Mr Juncker called it "a sad day", saying Brexit was a "tragedy" and tough on both sides.
The small Northern Irish party that props up Mrs May's Conservatives-led government has said it will vote against the draft Brexit deal.
If the Democratic Unionist Party (DUP) goes ahead with its threat, Mrs May would be short of a working majority in the 650-seat Parliament: 316 active lawmakers elected as Conservatives would face 313 on the opposition benches plus the 10 DUP lawmakers.
The main opposition Labour Party will oppose the deal in Parliament, its leader Jeremy Corbyn said yesterday.
In a sign of worries ahead, Lithuanian President Dalia Grybauskaite said the exit process was "far from over".
Dutch Prime Minister Mark Rutte had a warning for those in Mrs May's Conservative party as well as the Labour opposition who argue that a better deal can still be done before Britain leaves in four months.
"This is the maximum we can all do," he said.

> [Instructions]
1. In the Brexit passage, substitute "proposed Brexit deal" for "draft Brexit deal" and write out the text again, starting with "Mr Juncker called" and going on through "10 DUP lawmakers.".
2. Proceed with the Brexit passage by writing what comes after its final sentence.
You won't need the rows that come next.

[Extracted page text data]
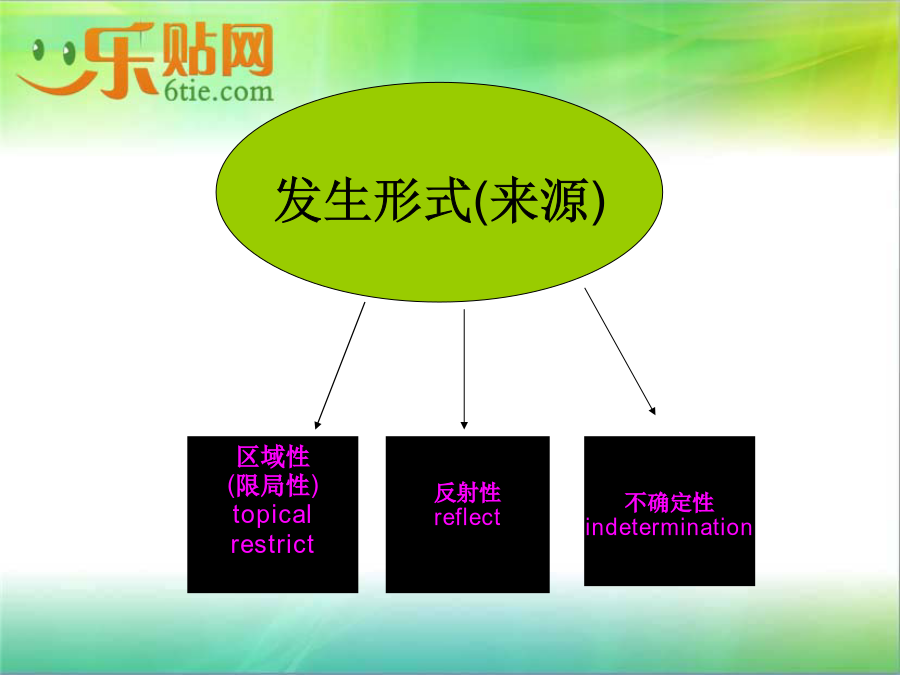 乐贴网
6tie.com

发生形式(来源)

区域性
(限局性)
topical
restrict

反射性
reflect

不确定性
indetermination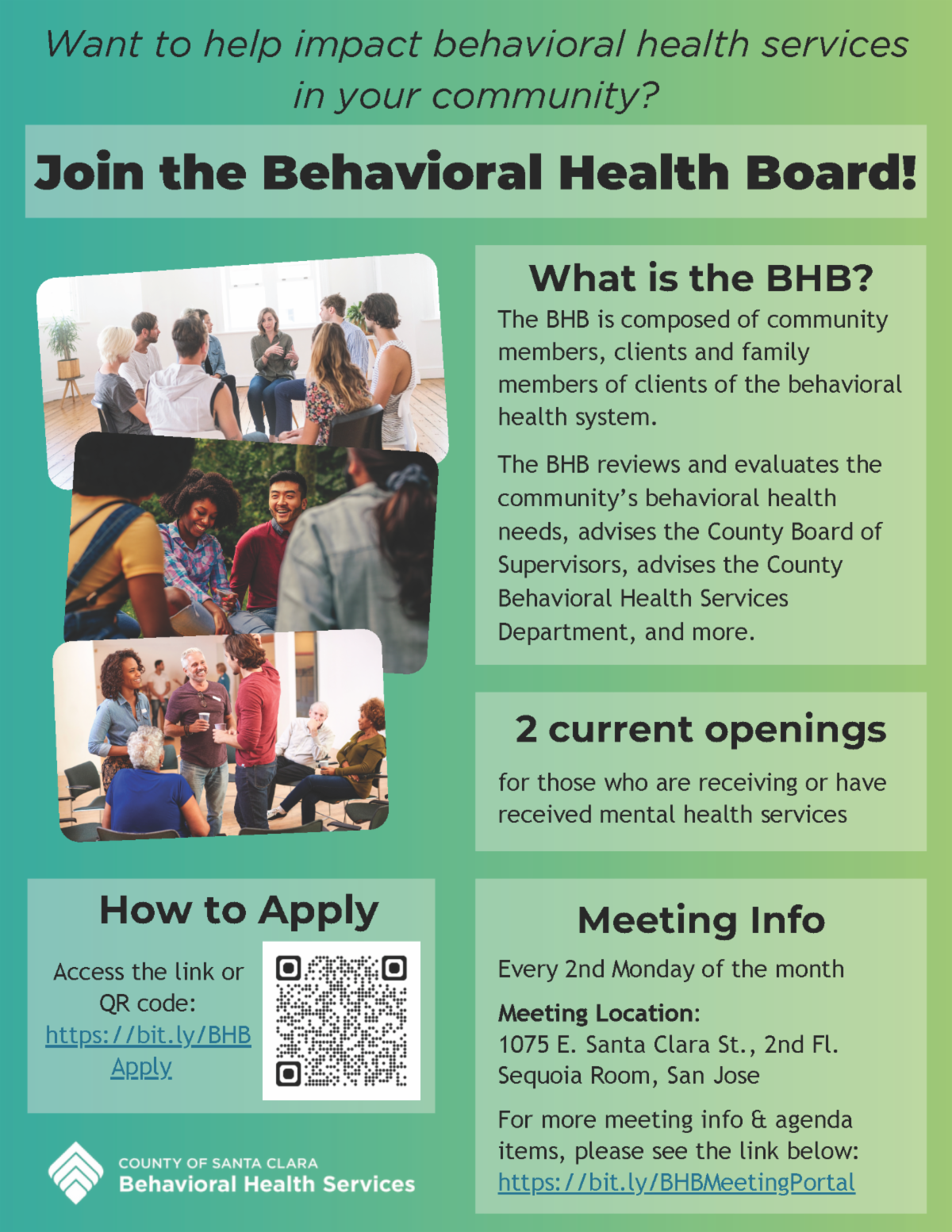 Want to help impact behavioral health services in your community?

Join the Behavioral Health Board!

What is the BHB?

The BHB is composed of community members, clients and family members of clients of the behavioral health system.

The BHB reviews and evaluates the community's behavioral health needs, advises the County Board of Supervisors, advises the County Behavioral Health Services Department, and more.

2 current openings

for those who are receiving or have received mental health services

How to Apply

Access the link or QR code: https://bit.ly/BHBApply

Meeting Info

Every 2nd Monday of the month

Meeting Location: 1075 E. Santa Clara St., 2nd Fl. Sequoia Room, San Jose

For more meeting info & agenda items, please see the link below: https://bit.ly/BHBMeetingPortal

COUNTY OF SANTA CLARA
Behavioral Health Services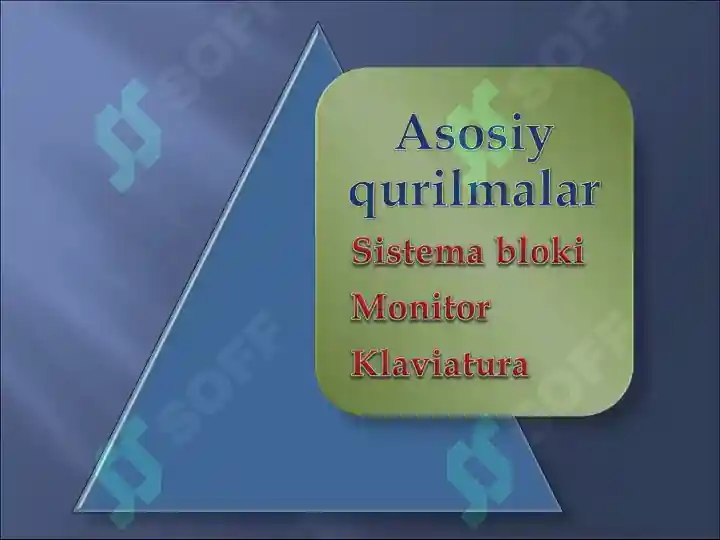 Asosiy qurilmalar

Sistema bloki

Monitor

Klaviatura

SOFF

SOFF

SOFF

SOFF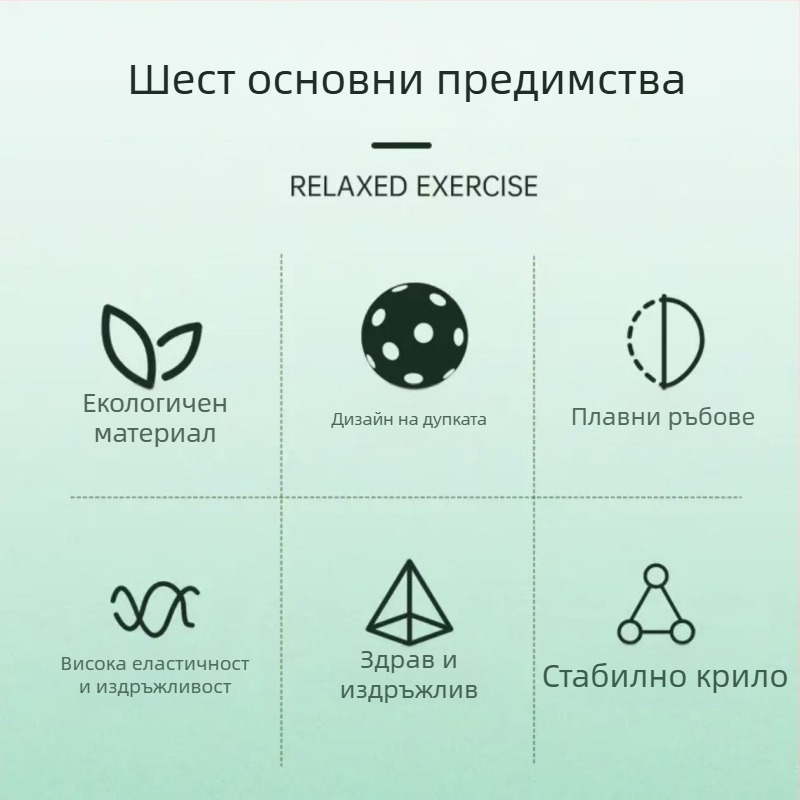 Шест основни предимства

RELAXED EXERCISE

Екологичен материал

Дизайн на дупката

Плавни ръбове

Висока еластичност и издръжливост

Здрав и издръжлив

Стабилно крило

> [Answers by item number]
1.
Mr Juncker called it "a sad day", saying Brexit was a "tragedy" and tough on both sides.
The small Northern Irish party that props up Mrs May's Conservatives-led government has said it will vote against the proposed Brexit deal.
If the Democratic Unionist Party (DUP) goes ahead with its threat, Mrs May would be short of a working majority in the 650-seat Parliament: 316 active lawmakers elected as Conservatives would face 313 on the opposition benches plus the 10 DUP lawmakers.

2.
Ms Grybauskaite said there were at least four possible outcomes if Parliament blocks the package.
She named three - that Britons would hold a second referendum, hold a new election to replace Mrs May, or return to Brussels to try and renegotiate the package.
A fourth is that Britain will simply crash out of the bloc on March 29 without legal clarity.
Both sides have been making preparations for such a "no deal" scenario, though the EU insists Britain has more to lose.
The pound has strengthened since the deal came together over the past 10 days, but companies and investors remain nervous.
The package foresees little changing during a transition period lasting another two to four years.